#### [Page extract]
========================================

While I can do a little bit more testing without the controller, it's not going to be too long before I need a new controller to start testing the interface between it and the EVPR. However, I'm a little hesitant to get another Pixhawk as I'm not sure what went wrong with the old one. It was about 3 years old, but there was only a handful of hours on it. There were a few rough tests, before I nailed down the isolation on the avionics tray and Goliath had two solenoids go bad, most likely due to vibration.

I'm familiar with the PX4 flight stack and at least know conceptually how to proceed with modifying the software to work with the EVPR. However there a few controllers that use the PX4 stack including the newer Pixhawk 2.1. Of course it uses different connectors, so the stack of DF13 connectors I have laying around as well as the GPS would be worthless, but maybe it makes sense to upgrade.

If anyone has any thoughts I'd love to hear them.

Up till now the work on Goliath has concentrated the drive train and the structure. The controls were put on the back burner until the other design problems were addressed. The other items aren't done, but the project has progressed to the point that having a control system would be helpful.

When Goliath was originally conceived three years ago, the default control scheme was to use vanes underneath the rotors to direct the airflow for control. This was chosen because it was the simplest hardware setup to implement and it's been demonstrated to work for hovercraft. Back in October I started doing some basic calculations to size the control vanes and determine the required servo sizes. Turns out assuming that if it works for a hovercraft, it'll work for Goliath was a bad assumption.

The issue with using vanes is the rotor downwash velocity. Goliath has a similar amount of horsepower as a hovercraft, but instead of 1 fan, there are 4 rotors, so the power per area is reduced by a factor of 4. Additionally the equation for the force generated by a vane is:

So if the downwash is reduced by a factor of 2, the force created by the vane is decreased by a factor of four. The end result is that at full thrust, a single vane would have generated only two pounds of force. Which would be grossly inadequate. More force can be generated using multiple vanes in parallel, but the forces would still be low.

I was discussing this issue with @Benchoff at the OSHW summit, and he suggested using grid fins instead. Doing some back of the envelope calculations show that grid fins should generate enough force. The downside is that the the grid fins have much higher drag, which would reduce the payload or flight time.

Ignoring their complexity, variable pitch rotors would be the ideal control scheme. Variable pitch rotors would be able to generate larger moment torques than either vanes or grid fins. However, the increased complexity and the fact that Goliath is already a complex project, convinced me not to pursue this.

However, it's been three years and I really want to see Goliath fly, so I've decided to start building both grid fins and a variable pitch rotor. If I pick one scheme and it doesn't work, then it'll be that much longer before it can fly. So I'll incrementally develop both and see which one works out better.

Grid Fins

The grid fins I'll document as part of Goliath as they are relatively straight forward. I have sourced some material to create the fins. The fins will be made from aluminum louvers for florescent lighting. It was difficult finding sheets big enough to make a 36" disc from, but I finally found some 4'x4' sheets (shown below).

The next step will be cutting out a test disc and placing it under a rotor to determine the control forces generated.

Variable Pitch Rotors

The variable pitch rotors are a different story. I had decided not to pursue this until I came across some research that made me realize that it may be possible to create an electrically actuated variable pitch rotor with the servos contained inside the rotor hub.

========================================

#### [Data to examine]
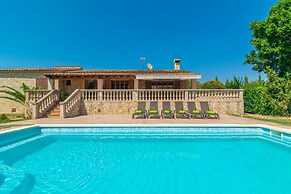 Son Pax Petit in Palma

========================================

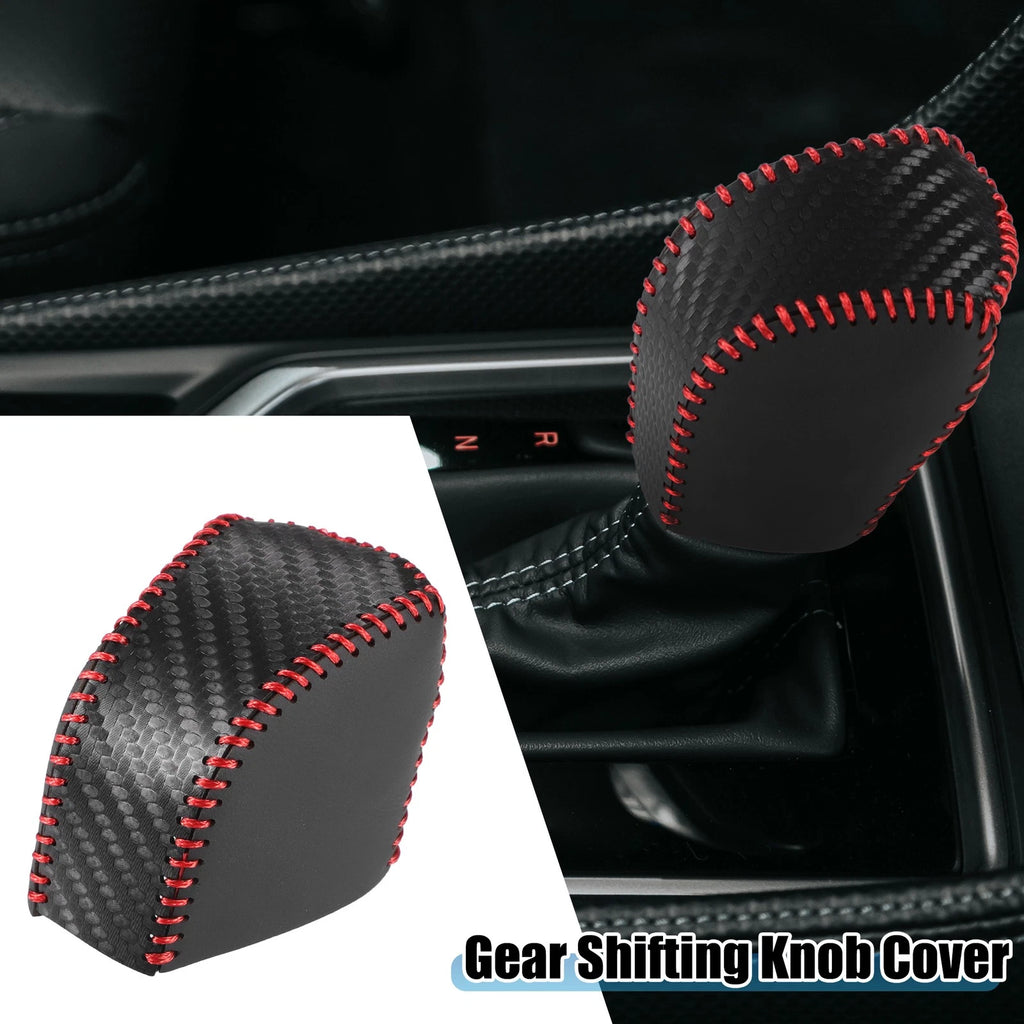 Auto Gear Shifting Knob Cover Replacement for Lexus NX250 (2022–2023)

========================================

#### [Aim of the task]
Print a passage from the Goliath project log word for word, beginning at the words "The variable pitch" and stopping after the words "the rotor hub.". The records were gathered from a separate source.

#### [Exercise response]
The variable pitch rotors are a different story. I had decided not to pursue this until I came across some research that made me realize that it may be possible to create an electrically actuated variable pitch rotor with the servos contained inside the rotor hub.